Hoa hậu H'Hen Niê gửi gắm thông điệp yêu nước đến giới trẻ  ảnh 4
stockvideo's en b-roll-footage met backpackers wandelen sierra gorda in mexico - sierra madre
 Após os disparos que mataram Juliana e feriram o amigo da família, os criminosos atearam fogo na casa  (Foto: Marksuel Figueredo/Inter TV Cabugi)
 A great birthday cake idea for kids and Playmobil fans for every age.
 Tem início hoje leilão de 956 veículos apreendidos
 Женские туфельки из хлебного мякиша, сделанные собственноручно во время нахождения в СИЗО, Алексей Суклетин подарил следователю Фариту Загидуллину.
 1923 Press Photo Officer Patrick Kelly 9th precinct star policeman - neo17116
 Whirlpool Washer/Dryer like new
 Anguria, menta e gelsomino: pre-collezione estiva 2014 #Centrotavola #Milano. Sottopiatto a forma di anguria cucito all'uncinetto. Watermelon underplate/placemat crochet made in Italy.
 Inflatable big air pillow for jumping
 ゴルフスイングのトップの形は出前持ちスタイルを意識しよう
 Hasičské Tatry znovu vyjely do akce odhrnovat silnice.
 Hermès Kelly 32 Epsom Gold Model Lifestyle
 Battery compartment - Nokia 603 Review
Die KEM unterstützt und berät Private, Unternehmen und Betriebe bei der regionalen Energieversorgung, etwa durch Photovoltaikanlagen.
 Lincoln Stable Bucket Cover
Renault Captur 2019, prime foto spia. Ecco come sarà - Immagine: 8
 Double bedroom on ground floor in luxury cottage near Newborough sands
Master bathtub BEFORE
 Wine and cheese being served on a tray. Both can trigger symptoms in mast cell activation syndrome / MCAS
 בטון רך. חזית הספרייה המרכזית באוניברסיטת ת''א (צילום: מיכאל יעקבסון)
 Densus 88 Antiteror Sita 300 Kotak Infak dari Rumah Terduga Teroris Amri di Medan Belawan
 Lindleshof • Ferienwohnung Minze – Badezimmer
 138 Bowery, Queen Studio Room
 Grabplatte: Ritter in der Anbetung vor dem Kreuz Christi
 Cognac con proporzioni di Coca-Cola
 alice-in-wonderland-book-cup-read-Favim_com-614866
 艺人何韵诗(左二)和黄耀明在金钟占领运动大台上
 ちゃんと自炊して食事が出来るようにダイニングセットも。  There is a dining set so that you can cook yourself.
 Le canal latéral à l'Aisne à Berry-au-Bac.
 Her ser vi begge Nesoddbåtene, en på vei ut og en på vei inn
------------------------------------------------
> **PROBLEM DETAILS**: Type the whole listing again, unaltered.

> **RESULT OF THE EXERCISE**:
Hoa hậu H'Hen Niê gửi gắm thông điệp yêu nước đến giới trẻ  ảnh 4
stockvideo's en b-roll-footage met backpackers wandelen sierra gorda in mexico - sierra madre
 Após os disparos que mataram Juliana e feriram o amigo da família, os criminosos atearam fogo na casa  (Foto: Marksuel Figueredo/Inter TV Cabugi)
 A great birthday cake idea for kids and Playmobil fans for every age.
 Tem início hoje leilão de 956 veículos apreendidos
 Женские туфельки из хлебного мякиша, сделанные собственноручно во время нахождения в СИЗО, Алексей Суклетин подарил следователю Фариту Загидуллину.
 1923 Press Photo Officer Patrick Kelly 9th precinct star policeman - neo17116
 Whirlpool Washer/Dryer like new
 Anguria, menta e gelsomino: pre-collezione estiva 2014 #Centrotavola #Milano. Sottopiatto a forma di anguria cucito all'uncinetto. Watermelon underplate/placemat crochet made in Italy.
 Inflatable big air pillow for jumping
 ゴルフスイングのトップの形は出前持ちスタイルを意識しよう
 Hasičské Tatry znovu vyjely do akce odhrnovat silnice.
 Hermès Kelly 32 Epsom Gold Model Lifestyle
 Battery compartment - Nokia 603 Review
Die KEM unterstützt und berät Private, Unternehmen und Betriebe bei der regionalen Energieversorgung, etwa durch Photovoltaikanlagen.
 Lincoln Stable Bucket Cover
Renault Captur 2019, prime foto spia. Ecco come sarà - Immagine: 8
 Double bedroom on ground floor in luxury cottage near Newborough sands
Master bathtub BEFORE
 Wine and cheese being served on a tray. Both can trigger symptoms in mast cell activation syndrome / MCAS
 בטון רך. חזית הספרייה המרכזית באוניברסיטת ת''א (צילום: מיכאל יעקבסון)
 Densus 88 Antiteror Sita 300 Kotak Infak dari Rumah Terduga Teroris Amri di Medan Belawan
 Lindleshof • Ferienwohnung Minze – Badezimmer
 138 Bowery, Queen Studio Room
 Grabplatte: Ritter in der Anbetung vor dem Kreuz Christi
 Cognac con proporzioni di Coca-Cola
 alice-in-wonderland-book-cup-read-Favim_com-614866
 艺人何韵诗(左二)和黄耀明在金钟占领运动大台上
 ちゃんと自炊して食事が出来るようにダイニングセットも。  There is a dining set so that you can cook yourself.
 Le canal latéral à l'Aisne à Berry-au-Bac.
 Her ser vi begge Nesoddbåtene, en på vei ut og en på vei inn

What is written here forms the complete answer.